Text:

----------

> Wahlkampferlebnis eines Neu-Piraten <

„Alles nur Männer?“, mosert die etwa 50-Jährige, der ich gerade einen Flyer überreicht habe. „Nein, ich bin doch da“, antworte ich, obwohl ich weiß, was sie meint. „Na, wo sind Sie denn? Sie sind aber hier nicht dabei“, kontert sie und zeigt auf den Flyer. „Stimmt“, sage ich „Die Piratenpartei wurde hauptsächlich von Männern gegründet. Wir Frauen können doch auch aktiv werden, ich bin jetzt Mitglied. Ich sage Ihnen, es ist toll, wie engagiert sich die Piraten für unsere Politik einsetzen, anstatt sich nur auf das Internet zu beschränken, oder?“ Sie schaut mich an. 1:0 für mich.

„In unserem Programm ist das Bekenntnis zu Humanismus und zur Menschenwürde aller Menschen an erster Stelle verankert. Eine Differenzierung nach Geschlecht, Alter o.ä. lehnen wir ab.“ Das hatte ich mir auswendig gelernt, aus Sorge etwas zu verdrehen, wenn ich nach meiner Lippe spreche. Ich bin froh, dass es mir zu sagen jetzt so locker gelingt.
„Wofür stehen Sie denn?“, fragt sie, jetzt schon viel offener und wedelt mit dem Flyer herum.
„Wir wollen eine bürgernahe Politik, die transparent ist für uns Bürger.“

Ich schaue sie an. Sie hört interessiert zu, da rede ich einfach mal weiter.
„Wir setzen uns ein für mehr Demokratie beim Wählen, die Stimmhürden für Abgeordnetenhaus und Bezirksverordnetenversammlungen wollen wir z.B. abschaffen, wir setzen uns ein für die Stärkung der Bezirke, wollen mehr Verbindlichkeit für direktdemokratische Initiativen und wollen Bürgerhaushalte schaffen, über die die Bürger viel direkter bestimmen können, was in ihrem Kiez passiert.“
Sie nickt.

„Die Daseinsfürsorge und Sicherung der Infrastruktur wollen wir in kommunale Verantwortung übertragen, die Privatisierung von Diensten, wie Gas-, Strom- und Wasserversorgung sowie Abwasserbehandlung lehnen wir ab.“
„Ah, der Wasservertrag, ja, da haben sie Recht, da könnte ich zuviel kriegen, wenn ich daran denke. Unverschämtheit“, regt sie sich kurz auf. Und schaut mich wieder an.

----------

Datenzeilen
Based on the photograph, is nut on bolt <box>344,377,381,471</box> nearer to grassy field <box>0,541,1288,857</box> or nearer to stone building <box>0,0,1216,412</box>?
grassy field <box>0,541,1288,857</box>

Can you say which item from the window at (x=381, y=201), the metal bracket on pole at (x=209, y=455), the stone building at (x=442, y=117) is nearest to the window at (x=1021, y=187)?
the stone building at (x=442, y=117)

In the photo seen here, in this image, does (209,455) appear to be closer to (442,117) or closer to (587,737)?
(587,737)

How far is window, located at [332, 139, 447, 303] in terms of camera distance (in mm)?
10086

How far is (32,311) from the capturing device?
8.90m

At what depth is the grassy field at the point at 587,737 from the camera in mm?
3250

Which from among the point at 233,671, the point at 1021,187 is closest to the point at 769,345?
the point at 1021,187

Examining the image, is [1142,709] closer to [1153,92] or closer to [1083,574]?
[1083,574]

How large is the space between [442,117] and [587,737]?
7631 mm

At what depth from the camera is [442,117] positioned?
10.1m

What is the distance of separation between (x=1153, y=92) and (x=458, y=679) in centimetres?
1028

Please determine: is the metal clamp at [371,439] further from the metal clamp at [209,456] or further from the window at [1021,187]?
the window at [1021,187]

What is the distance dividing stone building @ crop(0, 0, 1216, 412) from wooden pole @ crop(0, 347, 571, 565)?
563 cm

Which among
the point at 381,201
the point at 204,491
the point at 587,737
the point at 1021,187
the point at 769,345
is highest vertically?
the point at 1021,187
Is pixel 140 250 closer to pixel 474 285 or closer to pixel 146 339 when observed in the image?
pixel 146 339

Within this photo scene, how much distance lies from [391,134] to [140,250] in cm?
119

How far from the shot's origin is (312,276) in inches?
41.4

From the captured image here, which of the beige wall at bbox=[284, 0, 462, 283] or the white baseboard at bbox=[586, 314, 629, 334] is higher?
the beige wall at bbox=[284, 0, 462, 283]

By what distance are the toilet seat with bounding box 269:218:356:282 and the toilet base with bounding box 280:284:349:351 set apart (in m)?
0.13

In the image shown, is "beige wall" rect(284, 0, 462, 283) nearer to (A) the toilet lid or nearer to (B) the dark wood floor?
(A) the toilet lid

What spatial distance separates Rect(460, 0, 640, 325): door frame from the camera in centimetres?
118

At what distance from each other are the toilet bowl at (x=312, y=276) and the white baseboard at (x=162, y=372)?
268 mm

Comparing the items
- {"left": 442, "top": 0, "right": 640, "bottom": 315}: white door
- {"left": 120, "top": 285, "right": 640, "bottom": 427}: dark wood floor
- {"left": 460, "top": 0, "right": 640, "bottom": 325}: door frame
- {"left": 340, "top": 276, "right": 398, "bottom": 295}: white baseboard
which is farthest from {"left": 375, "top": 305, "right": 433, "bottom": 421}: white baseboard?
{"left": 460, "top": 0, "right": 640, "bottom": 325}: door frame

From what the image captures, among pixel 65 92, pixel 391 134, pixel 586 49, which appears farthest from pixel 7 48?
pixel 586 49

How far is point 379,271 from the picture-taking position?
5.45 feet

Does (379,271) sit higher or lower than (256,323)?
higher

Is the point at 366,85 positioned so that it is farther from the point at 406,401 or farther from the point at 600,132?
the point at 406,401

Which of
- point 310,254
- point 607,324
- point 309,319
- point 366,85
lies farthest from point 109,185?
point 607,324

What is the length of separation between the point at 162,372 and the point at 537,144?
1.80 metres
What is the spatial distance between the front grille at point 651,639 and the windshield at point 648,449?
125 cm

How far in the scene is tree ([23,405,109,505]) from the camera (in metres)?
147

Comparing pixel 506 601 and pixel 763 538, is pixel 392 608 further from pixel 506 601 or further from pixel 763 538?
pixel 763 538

----------

Deine Aufgaben:
1. Fasse den Absatz des Textes, der mit „Wir setzen uns ein für mehr Demokratie beim Wählen“ beginnt, als knappe Liste zusammen und behalte dabei seine wesentlichen Inhalte bei.
2. Gib den Abschnitt des Textes zwischen „Ich schaue sie“ und „mich wieder an.“ einschließlich wortgetreu wieder.
3. Beantworte anhand des Textes diese Fragen:
(a) Wie alt ist die Frau ungefähr, die den Flyer bekommt?
(b) Von wem wurde die Piratenpartei laut dem Text hauptsächlich gegründet?
(c) Die Privatisierung welcher Dienste lehnen die Piraten ab?
Die Zeilen stammen aus einer anderen Quelle.

Lösungen:
1.
Die Piraten fordern mehr Demokratie beim Wählen:
- Abschaffung der Stimmhürden für Abgeordnetenhaus und Bezirksverordnetenversammlungen
- Stärkung der Bezirke
- mehr Verbindlichkeit für direktdemokratische Initiativen
- Bürgerhaushalte, über die die Bürger direkter bestimmen, was in ihrem Kiez passiert

2.
Ich schaue sie an. Sie hört interessiert zu, da rede ich einfach mal weiter.
„Wir setzen uns ein für mehr Demokratie beim Wählen, die Stimmhürden für Abgeordnetenhaus und Bezirksverordnetenversammlungen wollen wir z.B. abschaffen, wir setzen uns ein für die Stärkung der Bezirke, wollen mehr Verbindlichkeit für direktdemokratische Initiativen und wollen Bürgerhaushalte schaffen, über die die Bürger viel direkter bestimmen können, was in ihrem Kiez passiert.“
Sie nickt.

„Die Daseinsfürsorge und Sicherung der Infrastruktur wollen wir in kommunale Verantwortung übertragen, die Privatisierung von Diensten, wie Gas-, Strom- und Wasserversorgung sowie Abwasserbehandlung lehnen wir ab.“
„Ah, der Wasservertrag, ja, da haben sie Recht, da könnte ich zuviel kriegen, wenn ich daran denke. Unverschämtheit“, regt sie sich kurz auf. Und schaut mich wieder an.

3.
(a) Sie ist etwa 50 Jahre alt.
(b) Hauptsächlich von Männern.
(c) Gas-, Strom- und Wasserversorgung sowie Abwasserbehandlung.